When you find the line with "В Японии вывели ГМО-кур" among the records below, reproduce it and each line after it exactly, ending with the line with "A close up horizontal".

+++

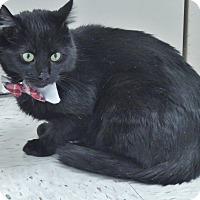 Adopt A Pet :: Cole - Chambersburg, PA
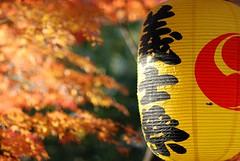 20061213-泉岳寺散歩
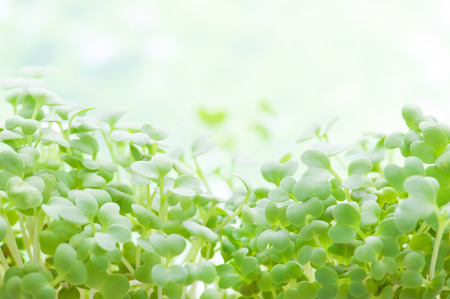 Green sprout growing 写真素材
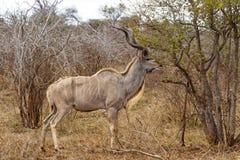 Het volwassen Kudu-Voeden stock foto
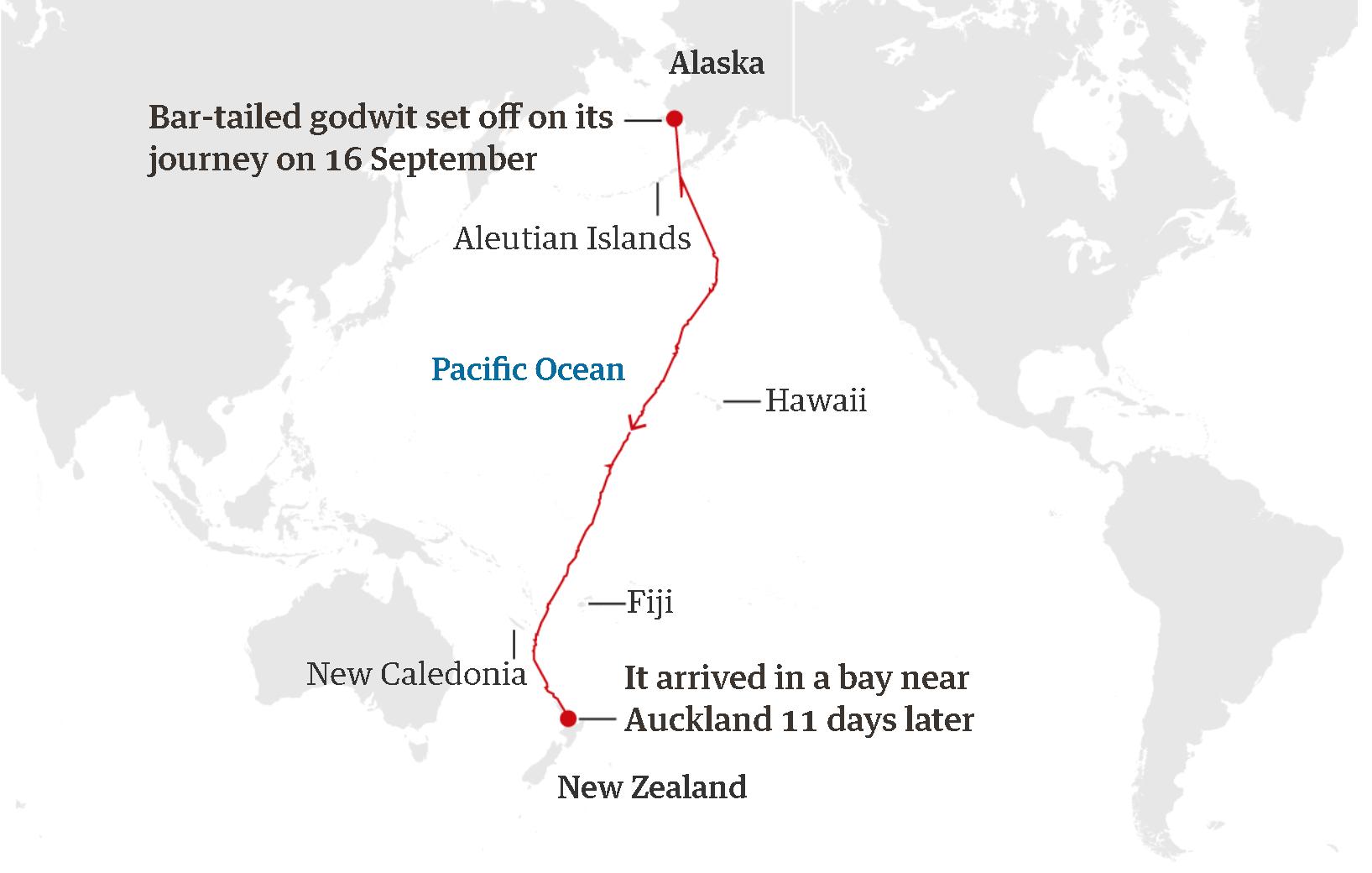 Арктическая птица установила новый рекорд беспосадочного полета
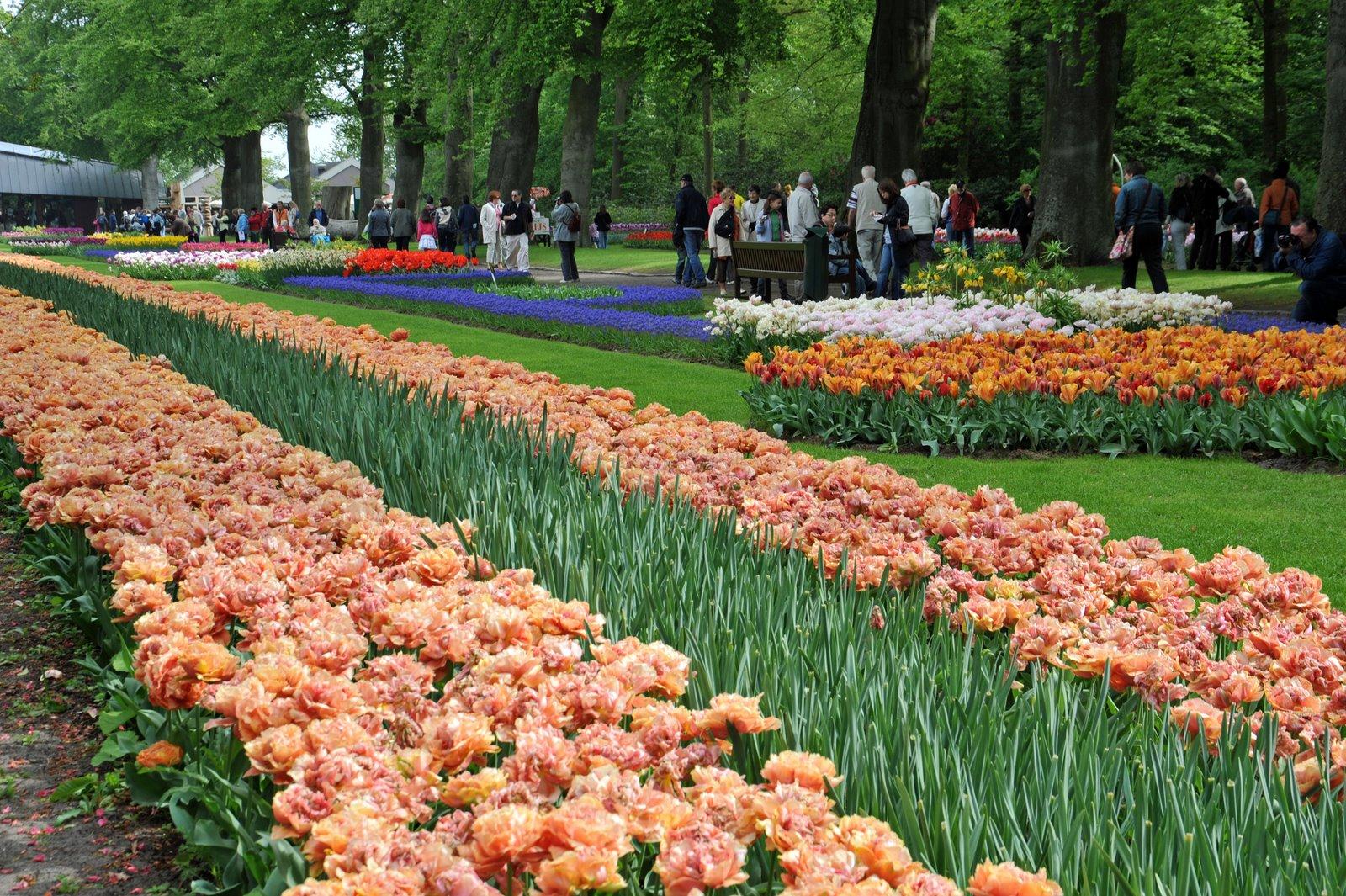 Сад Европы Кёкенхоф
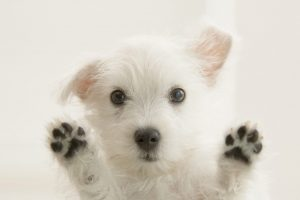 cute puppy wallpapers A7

+++

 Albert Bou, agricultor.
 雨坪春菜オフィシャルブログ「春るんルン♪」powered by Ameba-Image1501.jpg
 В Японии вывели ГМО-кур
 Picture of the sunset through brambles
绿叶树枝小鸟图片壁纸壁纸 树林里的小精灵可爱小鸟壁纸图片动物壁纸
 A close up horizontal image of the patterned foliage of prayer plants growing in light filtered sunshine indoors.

+++

-- Task output --
 В Японии вывели ГМО-кур
 Picture of the sunset through brambles
绿叶树枝小鸟图片壁纸壁纸 树林里的小精灵可爱小鸟壁纸图片动物壁纸
 A close up horizontal image of the patterned foliage of prayer plants growing in light filtered sunshine indoors.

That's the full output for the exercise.